--- START OF Dataset content ---

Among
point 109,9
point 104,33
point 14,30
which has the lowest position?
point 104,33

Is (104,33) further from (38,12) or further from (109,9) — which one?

--- END OF Dataset content ---

Could you copy out every line of the entries above, requests included, multiplying each coordinate in the answers by 0.8 and rounding to a whole number, with halves going up? Keep the numbers in the requests unchanged.

Among
point 109,9
point 104,33
point 14,30
which has the lowest position?
point 83,26

Is (104,33) further from (38,12) or further from (109,9) — which one?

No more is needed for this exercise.